Tuesday, March 23, 2010

On the college admissions process

Today I learned that high school students and their parents ask entirely the wrong questions about the college admissions process. Not stupid questions, mind. Just the wrong ones.

Their questions betray that they just don't get the point of the whole thing. A highly typical example: "My son has a 3.7 GPA and plays lacrosse. How many hours of community service does he need for Harvard?" This reflects a student-centered concept of the process that is inaccurate and counter-productive.

Admissions committees are not awarding prizes in a scavenger hunt. They're crafting a college class. Maybe it's different at less prestigious, more ranking-conscious schools, and they really do tick off a list of GPA/SAT/AP attributes. But the good places only care about those numbers inasmuch as they are shorthand for the attributes of Real Actual People. No one cares about your 1600 2400 if you aren't also special.

Maybe that's the first filter to the whole process - the first test of your Harvardiness is whether you can grok the reason for the admissions committee's existence.

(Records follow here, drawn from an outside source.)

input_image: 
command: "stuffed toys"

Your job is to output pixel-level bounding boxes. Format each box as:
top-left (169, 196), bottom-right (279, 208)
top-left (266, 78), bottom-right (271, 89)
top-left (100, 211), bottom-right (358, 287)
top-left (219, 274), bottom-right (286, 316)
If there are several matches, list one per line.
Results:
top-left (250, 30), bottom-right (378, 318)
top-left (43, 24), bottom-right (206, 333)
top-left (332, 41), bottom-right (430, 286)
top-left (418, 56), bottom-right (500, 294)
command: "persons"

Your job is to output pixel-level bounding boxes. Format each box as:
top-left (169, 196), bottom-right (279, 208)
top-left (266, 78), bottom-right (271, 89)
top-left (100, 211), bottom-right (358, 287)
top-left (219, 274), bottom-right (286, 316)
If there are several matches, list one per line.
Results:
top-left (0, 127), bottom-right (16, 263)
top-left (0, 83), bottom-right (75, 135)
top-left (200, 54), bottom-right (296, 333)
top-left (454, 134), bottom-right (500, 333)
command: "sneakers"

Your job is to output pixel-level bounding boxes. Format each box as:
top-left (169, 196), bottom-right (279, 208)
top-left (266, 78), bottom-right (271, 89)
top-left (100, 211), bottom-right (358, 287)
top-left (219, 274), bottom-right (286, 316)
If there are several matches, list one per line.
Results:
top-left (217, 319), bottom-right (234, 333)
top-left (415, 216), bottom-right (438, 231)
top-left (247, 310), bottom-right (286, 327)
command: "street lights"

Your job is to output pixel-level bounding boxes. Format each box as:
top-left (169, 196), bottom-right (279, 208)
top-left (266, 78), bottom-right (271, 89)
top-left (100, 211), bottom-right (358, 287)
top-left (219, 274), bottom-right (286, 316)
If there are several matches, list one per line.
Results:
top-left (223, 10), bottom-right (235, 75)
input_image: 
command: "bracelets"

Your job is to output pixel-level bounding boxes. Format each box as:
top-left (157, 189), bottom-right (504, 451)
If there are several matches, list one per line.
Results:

Which of course means this is yet another way in which disadvantaged kids are further disadvantaged... Understanding the motivations of the man behind the curtain, when everyone around you is an idiot, is a pretty sophisticated cognitive task.

There's just so much mis-information and bad advice - often coming from professional advice-givers, which is what sparked this blog post - that it makes me sad. And for many kids who don't have ivy-level parents or friends, the first way they learn about college admissions is through television. In my case, that meant seeing Zach Morris get a 1507 or some such impossible score on his SAT, and then watching the rest of the Saved By The Bell kids scheme to make the Hahvahd recruiter at the college fair notice Jessie Spano, as though those college fairs matter in the slightest.

Or just last week on LOST, that entire sideways-world subplot where Alex so desperately wanted a letter of recommendation for Yale from the asshole principal, and not from her mentor Dr. Linus, because the asshole principal was a Yale alum. NO ONE CARES IF HE WENT TO YALE. Ben Linus would have written a far better letter. Or at least manipulated Yale into doing his bidding, whatever. Ugh.

Maybe I should just write a tv show about kids applying to college, and do some good in the world.

1 comment:

  1. I've already arranged for Benjamin Linus to write my grad school recommendation letters.